* [Soal Latihan]
**a)** Sebutkan semua jenis wewaran yang diuraikan sifat-sifatnya dalam teks tentang penentuan hari baik dan buruk.
**b)** Terjemahkan kalimat dari teks tentang penentuan hari baik dan buruk ini ke dalam bahasa Inggris: "Berdasarkan perhitungan Hindu Wewaran merupakn salah satu unsur yang membangun sistem wariga yng akan melahirkan pedewasaan yang baik untuk suatu kegiatan dan tidak baik untuk kegiatan yang lain."
**c)** Lanjutkan teks tentang penentuan hari baik dan buruk, mulai setelah butir Astawara yang menjadi bagian terakhirnya.

* [Teks Sumber]
----
F. Penentuan Hari Baik/Buruknya 
Berdasarkan perhitungan Hindu Wewaran merupakn salah satu unsur yang membangun sistem wariga yng akan melahirkan pedewasaan yang baik untuk suatu kegiatan dan tidak baik untuk kegiatan yang lain. Berikut adalah sifat-sifat wewaran: 
1. Ekawara : Luang berarti tunggal (kosong) 
2. Dwiwara : Menga berarti terbuka (terang), Pepet berarti tertutup (gelap) 
3. Triwara : Pasah/Dora berarti tersisih, baik untuk Dewa Yadnya, Beteng/Waya berarti makmur, baik untuk Manusia Yadnya, Kajeng/Byantara berarti tekanan tajam, baik untuk Bhuta Yadnya. 
4. Caturwara : Sri berarti kemakmuran, Laba berarti berhasil (pemberian), Jaya berarti kemenangan (unggul), Mandala berarti sekitar (daerah), mencapai kemakmuran 
5. Pancawara : Umanis berarti rasa, Paing berarti cipta, Pon berarti idep, Berarti Angen, Kliwon berarti Budhi 
6. Sadwara : Tungleh berarti tak kekal, Aryang berarti kurus, Urukung berarti Punah, Paniron berarti gemuk, Was berarti kuat, Maulu berarti membiak 
7. Saptawara : Redite berarti soca menanam semua yang beruas, Soma berarti bungkah menanam umbi-umbian, Anggara berarti godhong menanam sayur-sayuran daun, Buda berarti kembang menanam semua jenis bunga, Wraspati, berarti wija menanam yang menghasilkan biji, Sukra berarti woh menanam buah-buahan, Saniscara berarti pager menanam pagar atau turus 
8. Astawara : Sri berarti makmur (pengatur), Indra berarti indah (penggerak), Guru berarti tuntunan (penuntun), Yama berarti adil (peradilan), Rudra berarti peleburan, Brahma berarti pencipta, Kala berarti nilai, Uma berarti pemelihara (peneliti)
----
* [Informasi Hasil Ekstraksi]
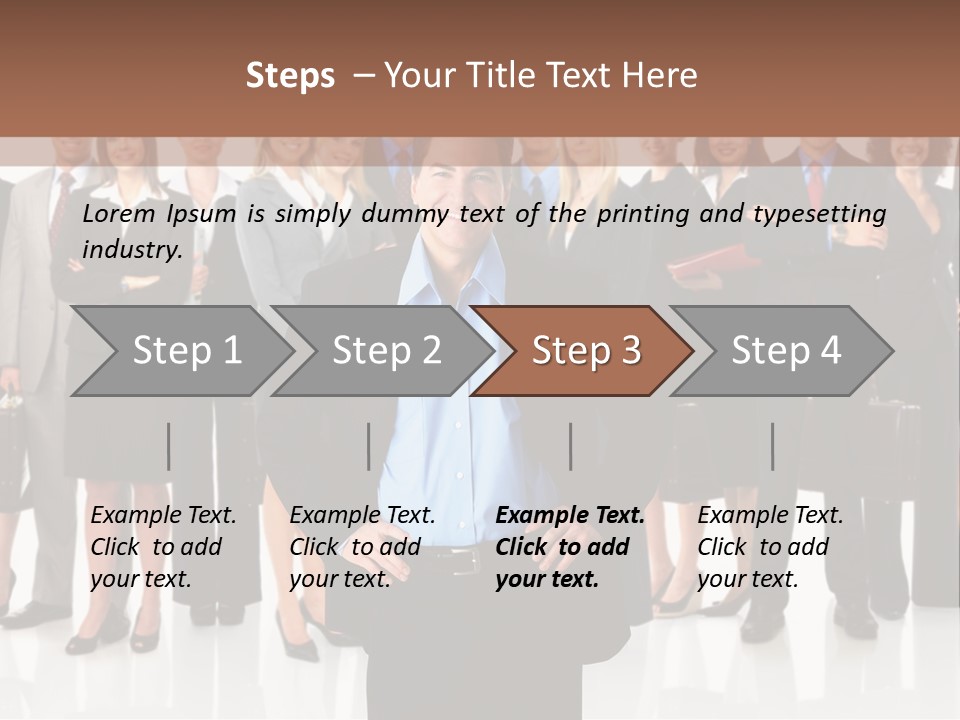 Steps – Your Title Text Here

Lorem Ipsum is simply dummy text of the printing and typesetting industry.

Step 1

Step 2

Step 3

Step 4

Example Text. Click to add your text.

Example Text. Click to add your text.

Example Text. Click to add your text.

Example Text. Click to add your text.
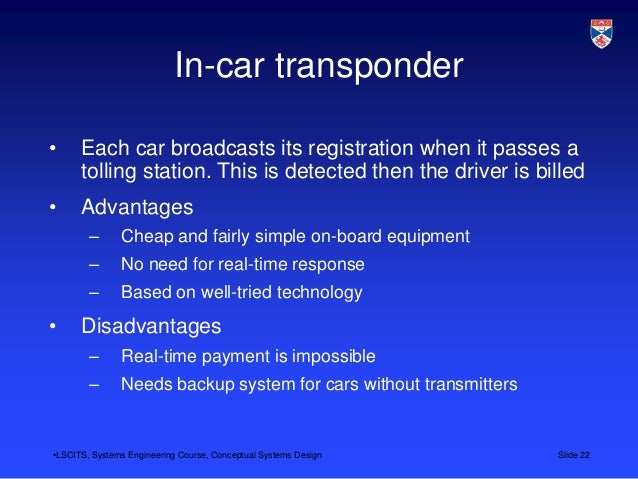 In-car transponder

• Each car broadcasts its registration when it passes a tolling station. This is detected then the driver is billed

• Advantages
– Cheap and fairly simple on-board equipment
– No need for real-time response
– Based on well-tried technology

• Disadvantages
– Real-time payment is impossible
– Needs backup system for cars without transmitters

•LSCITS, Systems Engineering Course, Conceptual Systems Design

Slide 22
----
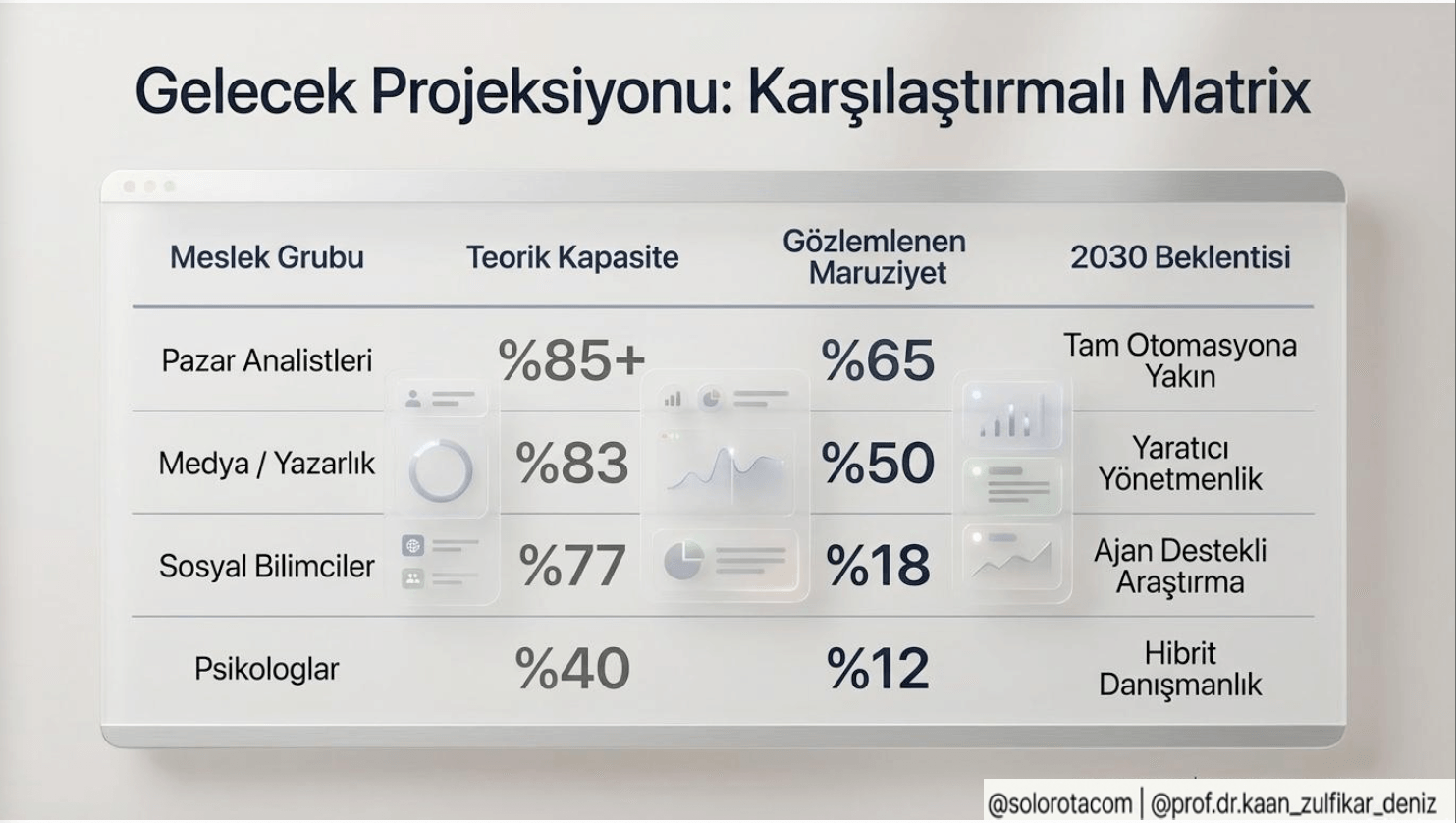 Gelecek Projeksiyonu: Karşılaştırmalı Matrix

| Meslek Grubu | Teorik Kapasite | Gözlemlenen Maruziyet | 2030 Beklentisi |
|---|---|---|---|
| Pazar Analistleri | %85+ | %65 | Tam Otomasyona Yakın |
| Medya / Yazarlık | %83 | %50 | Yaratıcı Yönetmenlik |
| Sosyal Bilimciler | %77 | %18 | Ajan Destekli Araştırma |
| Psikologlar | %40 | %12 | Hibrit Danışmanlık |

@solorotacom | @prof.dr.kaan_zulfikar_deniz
----
* [Jawaban Tertulis]
**a)** Ekawara, Dwiwara, Triwara, Caturwara, Pancawara, Sadwara, Saptawara, Astawara

**b)** Based on Hindu reckoning, wewaran is one of the elements that make up the wariga system, which yields a pedewasaan that is good for one activity and not good for another.

**c)**
9. Sangawara : Dangu artinya antara terang dan gelap, Jangur artinya antara jadi dan batal, Gigis artinya sederhana, Nohan artinya gembira, Ogan artinya bingung, Erangan artinya dendam, Urungan artinya batal, Tulus artinya langsung, Dadi artinya dadi 
10. Dasawara : Pandita artinya bijaksana, Pati artinya tegas/dinamis, Suka artinya gembira/periang, Duka artinya mudah tersinggung, tetapi jiwanya seni, Sri artinya kewanitaan, perasaan halus, Manuh artinya selalu taat, menurut, Manusa artinya mempunyai rasa sosial, Raja artinya mempunyai jiwa kemimpinan, Dewa artinyamempunyai budi luhur (kerokhanian), Raksasa artinya mempunyai jiwa, keras dengan tidak melakukan Pertimbangan.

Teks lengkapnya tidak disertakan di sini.